Gastroesophageal (GE) reflux is the condition when the stomach contents are able to “reflux” back through an incompetent lower esophageal sphincter (LES) into the esophagus.
Gastroesophageal reflux Disease (GERD) is a clinical condition caused by long-standing reflux that results in microscopic and visible changes to the inner lining of the esophagus and esophageal mucosa.
GERD is nondescript as to the cause of the condition. It only states that the stomach contents have been irritating the lining of the esophagus on a chronic basis. This can be caused by an anatomical abnormality of the GE junction (hiatal hernia) or may be related to dysfunction of the LES. Other possible causes of GERD may be infection (H. Pylori), environmental (stress), and dietary (nicotine, alcohol, caffeine, spicy food) in origin.
So far, we have not clarified the chemical nature of the refluxed content.
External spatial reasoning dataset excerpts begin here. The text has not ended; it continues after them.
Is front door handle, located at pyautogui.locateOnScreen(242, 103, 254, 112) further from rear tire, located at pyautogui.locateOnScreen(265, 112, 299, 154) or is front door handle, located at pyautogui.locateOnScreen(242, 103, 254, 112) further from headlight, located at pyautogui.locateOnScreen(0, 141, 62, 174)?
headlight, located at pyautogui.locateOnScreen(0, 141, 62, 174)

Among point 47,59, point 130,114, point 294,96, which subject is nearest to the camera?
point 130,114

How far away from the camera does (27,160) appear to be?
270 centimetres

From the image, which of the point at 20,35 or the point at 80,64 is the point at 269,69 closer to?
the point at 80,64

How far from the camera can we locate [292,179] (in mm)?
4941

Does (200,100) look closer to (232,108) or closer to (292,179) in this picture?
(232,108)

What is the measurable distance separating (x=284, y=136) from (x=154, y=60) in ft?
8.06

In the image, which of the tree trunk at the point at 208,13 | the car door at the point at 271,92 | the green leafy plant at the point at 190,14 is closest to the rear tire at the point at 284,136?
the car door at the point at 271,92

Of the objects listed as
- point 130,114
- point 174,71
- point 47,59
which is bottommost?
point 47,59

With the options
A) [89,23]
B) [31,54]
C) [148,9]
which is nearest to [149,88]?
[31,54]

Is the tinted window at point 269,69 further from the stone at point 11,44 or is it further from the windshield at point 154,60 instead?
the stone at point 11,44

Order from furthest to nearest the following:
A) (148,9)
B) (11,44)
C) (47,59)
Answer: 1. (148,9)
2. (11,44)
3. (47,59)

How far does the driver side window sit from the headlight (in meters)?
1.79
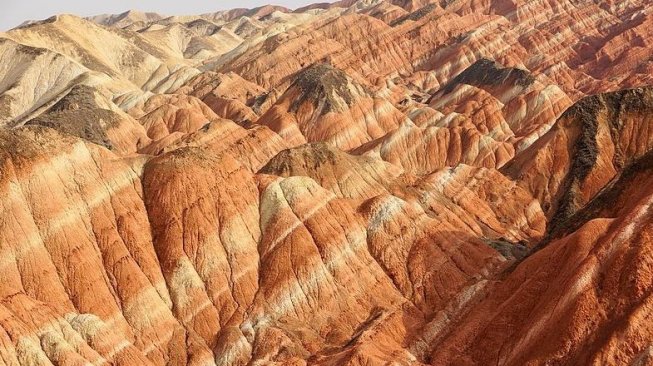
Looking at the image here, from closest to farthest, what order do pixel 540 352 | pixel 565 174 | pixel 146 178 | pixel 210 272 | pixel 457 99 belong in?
pixel 540 352
pixel 210 272
pixel 146 178
pixel 565 174
pixel 457 99

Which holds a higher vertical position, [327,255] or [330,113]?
[327,255]

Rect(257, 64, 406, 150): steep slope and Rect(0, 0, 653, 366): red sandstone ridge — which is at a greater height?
Rect(0, 0, 653, 366): red sandstone ridge

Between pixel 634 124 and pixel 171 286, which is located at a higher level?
pixel 171 286

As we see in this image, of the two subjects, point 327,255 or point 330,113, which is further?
point 330,113

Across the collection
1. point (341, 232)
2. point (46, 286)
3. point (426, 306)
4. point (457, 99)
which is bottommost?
point (457, 99)

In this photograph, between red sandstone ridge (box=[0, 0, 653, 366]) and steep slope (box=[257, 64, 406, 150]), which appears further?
steep slope (box=[257, 64, 406, 150])

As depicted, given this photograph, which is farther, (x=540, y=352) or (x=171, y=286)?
(x=171, y=286)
In Acid Reflux, the relative acid overproduction of acidic secretion and the exposure of the esophageal mucosa need to be addressed. This is accomplished by acid suppression medications, anti-histamine (H2 blockers), and Proton pump inhibitors (PPIs). The physiology and the mechanism involving this condition are well understood. As a surgeon, however, I do see patients who should have had surgical intervention. The initial mode of therapy for a patient with documented acid reflux and or symptomatic hiatal hernia is placing them on medication. These patients are then recommended to have a related upper endoscopy. Patients who do not improve or where deterioration of the esophageal mucosa and the presence of precancerous cells are referred for surgical intervention.
Bile Reflux, contrary to acid reflux, may have tiny, if anything, to do with the LES. The symptoms experienced by the patient may be as after related to the excessive bile in the stomach, which is seen frequently

after cholecystectomy, or in those patients with a dysfunctional gallbladder (low EF on HIDA scan).
The treatment of Bile reflux is Duodenal Switch without the associated sleeve gastrectomy component in addition to repair of hiatal hernia if present. Ann Surg. 2007 Feb; 245(2): 247–253.